__Problem__: Please rewrite the paragraph of the vitamin D article that begins "It's important to note that the amount needed" as a short bulleted list that keeps its main facts.

__Text excerpt__:
International experts on medicine are weighing in on what we should all be aiming for: to treat and prevent osteoporosis. The targets: calcium and vitamin D. With the widespread implications of this bone-weakening disease, we would do well to all know what they are thinking.
In late November, the Institute of Medicine (IOM) of the National Academy of Sciences released new recommendations on dietary reference intakes for vitamin D across all age categories. The report from this U.S. institution is based on all the research they could find, high-quality studies, which supported people using calcium and vitamin D to improve bone health.
The IOM found that all adults should aim for 600 international units (IU) a day, and adults over 70 should aim for 800 IU a day.
Vitamin D deficiency itself is an important health issue to address, as it has been linked to the development of osteoporosis and hip fractures, as well as other skeletal and non-skeletal disorders. (And, not to mention, a slew of diseases throughout the body. )
The IOM recommendations for your daily intake of vitamin D have increased since 1997, which osteoporosis experts have commended. The International Osteoporosis Foundation (IOF), meanwhile, is busy trying to reduce the burden of vitamin D deficiency worldwide.
This past April, IOF published global recommendations for vitamin D in older adults, the age group most at risk of osteoporosis. The IOF advised higher daily intakes for older adults in the range of 800 to 1,000 IU per day.
It’s important to note that the amount needed per day varies per person. Some who get good exposure to the sun each day will require less vitamin D, for example. On the other hand, those who are overweight or obese would need more vitamin D. There are many other factors, some unidentified, that might play a role as well. This means it’s important to check with your family doctor on what level of vitamin D intake is best for your particular case.
However, in general, the IOM says an older adult can safely take doses of 4,000 IU per day of vitamin D. You should consult your doctor before you take a dose that high, though, as once you start getting over 1,500 IU a day, you would be doing so to directly fight a disease.
The IOF says the IOM vitamin D recommendations won’t cover the needs of high-risk seniors. Obese individuals, those with osteoporosis, those with limited sun exposure, and those who have absorption problems are all likely to need more vitamin D.

__Information shown__:
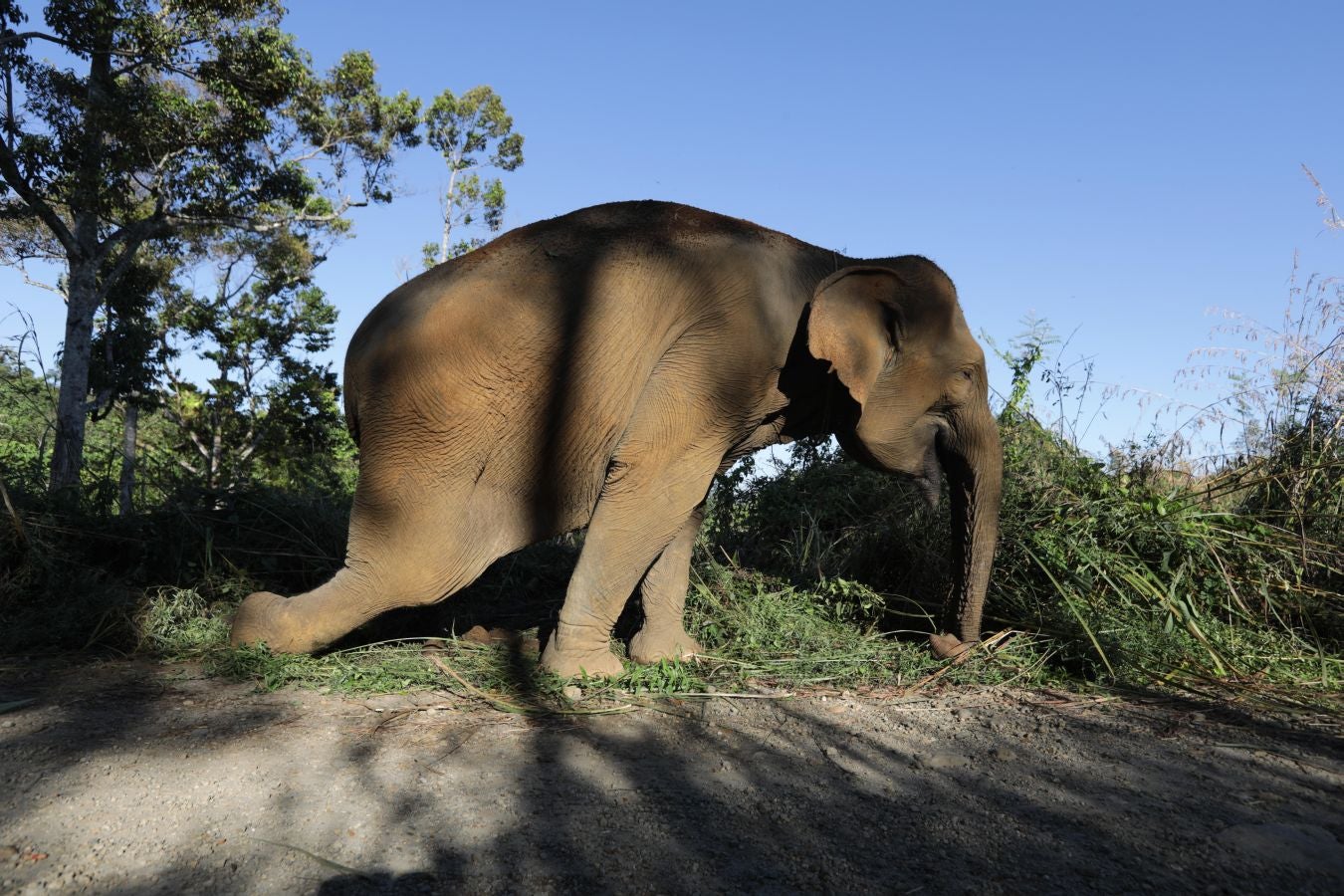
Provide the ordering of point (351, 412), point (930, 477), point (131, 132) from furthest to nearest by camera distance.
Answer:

__Answer space__:
- The daily amount of vitamin D needed differs from person to person.
- People who get good sun exposure each day need less.
- People who are overweight or obese need more.
- Many other factors, some unidentified, may also play a role.
- Check with your family doctor about the best intake for your own case.